**EXTRACT PROVIDED**
BACKGROUND OF THE INVENTION
[0002] 1. Field of the Invention
[0003] The present invention relates to a radio frequency filter
using transmission lines, and particularly to a radio frequency
filter for cutting off a specific frequency from a given filtering
frequency band, and a method for implementing such a radio
frequency filter.
[0004] 2. Description of the Related Art
[0005] In the field of portable communication equipment such as
portable telephones, size and manufacturing cost are of great
concern. Such concerns do not apply solely to portable
communication equipment. Various techniques to address these
concerns have been actively developed.
[0006] One method for achieving a reduction in size is to use a
configuration, which can be implemented in a limited space, such as
transmission lines (striplines or micro striplines), in place of a
passive element occupying a large area. A representative example of
such a configuration may be a filter implemented using transmission
lines (striplines or micro striplines) to have a filter function
for extracting signals of a desired frequency band while cutting
off noise signals of other frequency bands. Such a filter may be
used in various fields including radio communication systems. In
radio communication systems, the filter can be used for a receiver
to receive desired signals or for a transmitter to transmit desired
signals.
[0007] An example of a conventional stripline filter is disclosed
in U.S. Pat. No. 4,963,843 issued to Motorola, Inc. on Oct. 16,
1990. Now, a conventional combline stripline filter will be
described in brief, with reference to the disclosure of U.S. Pat.
No. 4,963,843.

**PROVIDED INFORMATION**
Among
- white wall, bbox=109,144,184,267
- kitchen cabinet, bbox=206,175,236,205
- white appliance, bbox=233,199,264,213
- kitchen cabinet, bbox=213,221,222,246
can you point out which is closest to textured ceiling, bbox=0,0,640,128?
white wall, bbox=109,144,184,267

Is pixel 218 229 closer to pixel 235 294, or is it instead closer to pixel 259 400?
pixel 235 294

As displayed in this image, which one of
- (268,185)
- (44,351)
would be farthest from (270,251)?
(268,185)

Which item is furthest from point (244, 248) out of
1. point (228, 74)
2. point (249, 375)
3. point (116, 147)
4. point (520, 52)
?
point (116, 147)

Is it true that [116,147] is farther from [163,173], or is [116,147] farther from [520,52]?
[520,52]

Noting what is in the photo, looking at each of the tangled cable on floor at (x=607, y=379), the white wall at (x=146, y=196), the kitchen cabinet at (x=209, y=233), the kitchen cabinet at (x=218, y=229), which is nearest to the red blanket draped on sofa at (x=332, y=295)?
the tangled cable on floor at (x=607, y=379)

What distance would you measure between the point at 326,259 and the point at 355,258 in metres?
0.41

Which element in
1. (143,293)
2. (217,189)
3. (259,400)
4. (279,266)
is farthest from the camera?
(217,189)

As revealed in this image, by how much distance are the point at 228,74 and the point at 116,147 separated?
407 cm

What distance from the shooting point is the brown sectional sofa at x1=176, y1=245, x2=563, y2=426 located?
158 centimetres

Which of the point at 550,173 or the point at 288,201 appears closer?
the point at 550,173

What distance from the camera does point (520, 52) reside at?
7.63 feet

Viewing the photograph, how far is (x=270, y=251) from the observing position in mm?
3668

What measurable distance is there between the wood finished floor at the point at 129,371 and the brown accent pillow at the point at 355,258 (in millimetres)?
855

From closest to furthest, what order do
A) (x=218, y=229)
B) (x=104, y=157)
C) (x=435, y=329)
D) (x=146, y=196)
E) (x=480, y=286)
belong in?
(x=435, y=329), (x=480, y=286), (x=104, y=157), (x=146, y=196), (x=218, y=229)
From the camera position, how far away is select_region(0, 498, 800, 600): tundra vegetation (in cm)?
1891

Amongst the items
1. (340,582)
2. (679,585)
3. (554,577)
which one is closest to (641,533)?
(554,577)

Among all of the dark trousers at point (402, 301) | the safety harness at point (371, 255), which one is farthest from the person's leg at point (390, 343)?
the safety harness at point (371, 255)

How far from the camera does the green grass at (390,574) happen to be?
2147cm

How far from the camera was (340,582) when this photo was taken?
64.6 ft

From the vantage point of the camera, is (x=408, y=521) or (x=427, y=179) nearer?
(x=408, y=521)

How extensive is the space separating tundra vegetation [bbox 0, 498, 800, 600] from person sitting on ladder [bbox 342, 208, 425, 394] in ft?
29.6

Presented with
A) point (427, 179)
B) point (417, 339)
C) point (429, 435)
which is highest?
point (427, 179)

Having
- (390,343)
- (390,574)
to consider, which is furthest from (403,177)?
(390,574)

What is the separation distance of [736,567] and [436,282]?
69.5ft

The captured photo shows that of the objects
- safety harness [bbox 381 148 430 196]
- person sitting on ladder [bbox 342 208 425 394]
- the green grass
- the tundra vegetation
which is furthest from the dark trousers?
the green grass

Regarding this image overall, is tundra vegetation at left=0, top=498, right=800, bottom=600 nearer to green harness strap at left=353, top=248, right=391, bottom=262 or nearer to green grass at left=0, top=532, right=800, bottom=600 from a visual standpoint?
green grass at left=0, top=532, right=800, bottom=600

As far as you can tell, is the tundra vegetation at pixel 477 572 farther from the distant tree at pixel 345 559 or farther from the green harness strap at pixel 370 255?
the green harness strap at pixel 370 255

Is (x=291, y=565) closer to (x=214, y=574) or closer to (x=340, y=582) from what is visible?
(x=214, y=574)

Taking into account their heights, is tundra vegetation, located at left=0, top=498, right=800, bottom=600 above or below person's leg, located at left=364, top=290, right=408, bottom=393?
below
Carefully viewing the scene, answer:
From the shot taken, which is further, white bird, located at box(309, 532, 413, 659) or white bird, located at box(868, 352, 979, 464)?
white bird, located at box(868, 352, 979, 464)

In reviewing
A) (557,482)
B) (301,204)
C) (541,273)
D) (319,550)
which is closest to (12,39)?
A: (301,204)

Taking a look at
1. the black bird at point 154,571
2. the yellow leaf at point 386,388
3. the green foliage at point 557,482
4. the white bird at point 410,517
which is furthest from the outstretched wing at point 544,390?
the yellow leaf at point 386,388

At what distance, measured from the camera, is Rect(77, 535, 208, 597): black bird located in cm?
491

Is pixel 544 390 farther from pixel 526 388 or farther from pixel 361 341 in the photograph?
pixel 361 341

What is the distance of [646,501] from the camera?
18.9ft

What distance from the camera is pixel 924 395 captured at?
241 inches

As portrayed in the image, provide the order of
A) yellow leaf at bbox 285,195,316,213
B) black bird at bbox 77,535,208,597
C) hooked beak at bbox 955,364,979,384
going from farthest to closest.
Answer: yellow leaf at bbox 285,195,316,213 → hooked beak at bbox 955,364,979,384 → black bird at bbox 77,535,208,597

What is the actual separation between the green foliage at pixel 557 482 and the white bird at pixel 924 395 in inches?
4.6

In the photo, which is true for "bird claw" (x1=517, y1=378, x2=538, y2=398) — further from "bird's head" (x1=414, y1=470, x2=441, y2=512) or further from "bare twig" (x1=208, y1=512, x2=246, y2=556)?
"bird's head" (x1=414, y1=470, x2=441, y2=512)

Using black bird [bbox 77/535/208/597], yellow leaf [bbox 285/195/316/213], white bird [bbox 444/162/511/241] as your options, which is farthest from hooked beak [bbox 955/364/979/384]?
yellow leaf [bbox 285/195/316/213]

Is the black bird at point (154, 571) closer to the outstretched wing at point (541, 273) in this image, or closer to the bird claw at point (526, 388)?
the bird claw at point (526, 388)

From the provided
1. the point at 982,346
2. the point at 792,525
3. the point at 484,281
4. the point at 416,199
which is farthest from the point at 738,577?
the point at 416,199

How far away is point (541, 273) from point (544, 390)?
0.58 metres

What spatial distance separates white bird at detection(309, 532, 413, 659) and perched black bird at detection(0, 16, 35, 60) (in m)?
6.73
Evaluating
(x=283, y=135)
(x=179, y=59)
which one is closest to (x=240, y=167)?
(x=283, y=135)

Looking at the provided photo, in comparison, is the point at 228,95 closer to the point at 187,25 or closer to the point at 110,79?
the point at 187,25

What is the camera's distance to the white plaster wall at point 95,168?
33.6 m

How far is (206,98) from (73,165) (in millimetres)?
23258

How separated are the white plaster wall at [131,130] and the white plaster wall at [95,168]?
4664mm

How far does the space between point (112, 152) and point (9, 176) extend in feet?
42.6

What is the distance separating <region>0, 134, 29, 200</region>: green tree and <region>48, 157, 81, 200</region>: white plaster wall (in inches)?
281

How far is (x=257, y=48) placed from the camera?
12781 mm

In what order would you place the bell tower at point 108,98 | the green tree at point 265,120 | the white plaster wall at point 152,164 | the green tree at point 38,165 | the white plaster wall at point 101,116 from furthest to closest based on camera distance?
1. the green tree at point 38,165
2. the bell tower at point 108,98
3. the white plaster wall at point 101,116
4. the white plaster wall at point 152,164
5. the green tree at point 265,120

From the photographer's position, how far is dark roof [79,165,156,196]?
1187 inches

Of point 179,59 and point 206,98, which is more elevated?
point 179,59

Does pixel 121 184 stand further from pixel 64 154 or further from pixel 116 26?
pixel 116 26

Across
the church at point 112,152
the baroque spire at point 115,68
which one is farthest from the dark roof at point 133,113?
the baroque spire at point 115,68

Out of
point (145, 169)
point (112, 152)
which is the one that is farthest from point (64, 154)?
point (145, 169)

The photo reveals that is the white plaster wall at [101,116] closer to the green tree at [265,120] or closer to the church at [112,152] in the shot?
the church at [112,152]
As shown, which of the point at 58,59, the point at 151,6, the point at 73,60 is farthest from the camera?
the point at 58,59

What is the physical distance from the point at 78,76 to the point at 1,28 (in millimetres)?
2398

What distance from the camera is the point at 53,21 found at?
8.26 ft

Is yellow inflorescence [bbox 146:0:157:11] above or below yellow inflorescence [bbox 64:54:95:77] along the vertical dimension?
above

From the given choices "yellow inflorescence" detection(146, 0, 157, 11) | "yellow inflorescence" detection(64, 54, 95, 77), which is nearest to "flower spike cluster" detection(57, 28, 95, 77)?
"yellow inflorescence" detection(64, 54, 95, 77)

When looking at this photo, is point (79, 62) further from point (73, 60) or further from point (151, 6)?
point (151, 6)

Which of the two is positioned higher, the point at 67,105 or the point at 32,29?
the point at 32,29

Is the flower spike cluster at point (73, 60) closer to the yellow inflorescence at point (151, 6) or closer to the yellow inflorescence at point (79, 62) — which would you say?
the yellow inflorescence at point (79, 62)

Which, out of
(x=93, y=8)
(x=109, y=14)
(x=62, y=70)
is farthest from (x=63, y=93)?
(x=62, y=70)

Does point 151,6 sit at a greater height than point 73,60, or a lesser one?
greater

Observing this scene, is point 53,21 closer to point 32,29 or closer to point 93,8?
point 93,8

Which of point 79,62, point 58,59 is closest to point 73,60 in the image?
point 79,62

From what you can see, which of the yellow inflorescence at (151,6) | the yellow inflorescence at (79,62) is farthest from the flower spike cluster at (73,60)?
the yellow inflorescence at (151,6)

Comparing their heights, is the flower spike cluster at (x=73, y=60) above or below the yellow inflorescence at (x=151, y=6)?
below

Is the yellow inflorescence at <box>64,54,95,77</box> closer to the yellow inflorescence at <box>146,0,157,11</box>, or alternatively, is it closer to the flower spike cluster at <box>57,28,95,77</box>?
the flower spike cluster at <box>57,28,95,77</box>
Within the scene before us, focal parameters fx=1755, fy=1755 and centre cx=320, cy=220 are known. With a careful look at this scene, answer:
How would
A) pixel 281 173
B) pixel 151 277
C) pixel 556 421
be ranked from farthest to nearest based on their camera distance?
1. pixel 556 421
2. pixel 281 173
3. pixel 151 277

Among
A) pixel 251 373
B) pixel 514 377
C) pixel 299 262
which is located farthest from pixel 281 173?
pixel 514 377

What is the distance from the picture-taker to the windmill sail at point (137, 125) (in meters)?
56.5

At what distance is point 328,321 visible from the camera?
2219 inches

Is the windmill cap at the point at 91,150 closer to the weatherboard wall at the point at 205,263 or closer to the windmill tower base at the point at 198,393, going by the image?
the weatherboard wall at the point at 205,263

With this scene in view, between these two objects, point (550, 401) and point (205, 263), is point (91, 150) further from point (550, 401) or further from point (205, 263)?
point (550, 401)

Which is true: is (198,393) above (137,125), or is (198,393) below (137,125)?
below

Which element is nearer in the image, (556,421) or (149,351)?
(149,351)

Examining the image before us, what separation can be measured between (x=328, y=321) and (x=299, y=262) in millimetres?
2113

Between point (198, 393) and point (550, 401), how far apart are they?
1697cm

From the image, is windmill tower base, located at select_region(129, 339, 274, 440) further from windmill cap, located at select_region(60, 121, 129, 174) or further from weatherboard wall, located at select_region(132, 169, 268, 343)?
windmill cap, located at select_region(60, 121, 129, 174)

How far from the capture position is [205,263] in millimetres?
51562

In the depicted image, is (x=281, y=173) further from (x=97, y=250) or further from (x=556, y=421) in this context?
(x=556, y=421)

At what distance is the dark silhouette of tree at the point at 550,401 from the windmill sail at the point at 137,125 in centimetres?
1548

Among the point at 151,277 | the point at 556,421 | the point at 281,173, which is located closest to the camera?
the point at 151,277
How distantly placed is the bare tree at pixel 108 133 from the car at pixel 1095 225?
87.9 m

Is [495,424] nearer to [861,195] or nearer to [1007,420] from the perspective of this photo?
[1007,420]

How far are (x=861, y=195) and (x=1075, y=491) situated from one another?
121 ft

**PROBLEMS TO WORK ON**
- A) Answer these from the radio frequency filter patent background:
(i) What specific kind of radio frequency filter does the invention particularly relate to?
(ii) To which company was U.S. Pat. No. 4,963,843 issued, and on what date?
(iii) Which two kinds of transmission lines does the text name?
- B) According to the radio frequency filter patent background, why would transmission lines be used in place of a passive element? Answer in one to three sentences.
- C) Carry on writing the radio frequency filter patent background from the point where it ends.

**ANSWERS PROVIDED**
- A)
(i) A radio frequency filter for cutting off a specific frequency from a given filtering frequency band.
(ii) Motorola, Inc., on Oct. 16, 1990.
(iii) Striplines and micro striplines.

- B) Transmission lines can be implemented in a limited space, while a passive element occupies a large area. Using them therefore helps reduce size, which matters in portable communication equipment such as portable telephones.

- C)
[0008] The conventional combline stripline filter is designed using
conductive strips each having one end connected to the ground and
the other end capacitively loaded to the ground. That is, the
combline stripline filter includes a substrate having top and
bottom surfaces each forming a ground plane. An inner circuitry
layer is formed between the top and bottom surfaces of the
substrate. The combline stripline filter also includes a ground
area having a plurality of angled edges coupled to the ground
planes. The inner circuitry layer is formed by combline resonators
each coupled to the ground at one end thereof and capacitively
loaded to the ground at the other end thereof. This combline
stripline filter uses pattern capacitors in that the combline
resonators are arranged in an interlayered fashion.
[0009] However, such a stripline filter, which uses pattern
capacitors having the above mentioned structure, has problems of
increased layout size and an increased error rate occurring in the
pattern capacitors due to interference. Furthermore, it is
difficult to connect the stripline filter to other devices. Where
the pattern capacitors are capacitively loaded to the ground, it is
difficult to accurately calculate the loaded capacitance. Since the
capacitance between each pattern capacitor and the ground may be
varied depending on the material of the substrate, the initial
manufacture of the stripline filter may be difficult. Furthermore,
this stripline filter is restricted in terms of its size and
position when it is connected to other devices. This is because the
connection of each pattern capacitor to an input/output pad and the
ground is made at ends of the substrate.
[0010] Similar to a general filter using a passive element, the
above mentioned filter using transmission lines has a desired
frequency bandwidth for its filtering operation. The frequency
bandwidth is determined by the space between adjacent transmission
lines, the width of each transmission line, and the capacitance of
the pattern capacitors coupled to the transmission lines.
[0011] In pace with recent developments in the communication
industries, more sub-divided frequency bands have been used.
However, this causes a reduction in the width between adjacent
allocated frequency bands. As a result, the allocated frequency
bands may interfere with each other. For this reason, it may be
impossible to provide radio services of a good quality. Where the
filter uses a reduced frequency bandwidth in order to reduce the
interference between the allocated frequency bands, another problem
of a reduction in the gain of the filter occurs even though the
interference is reduced.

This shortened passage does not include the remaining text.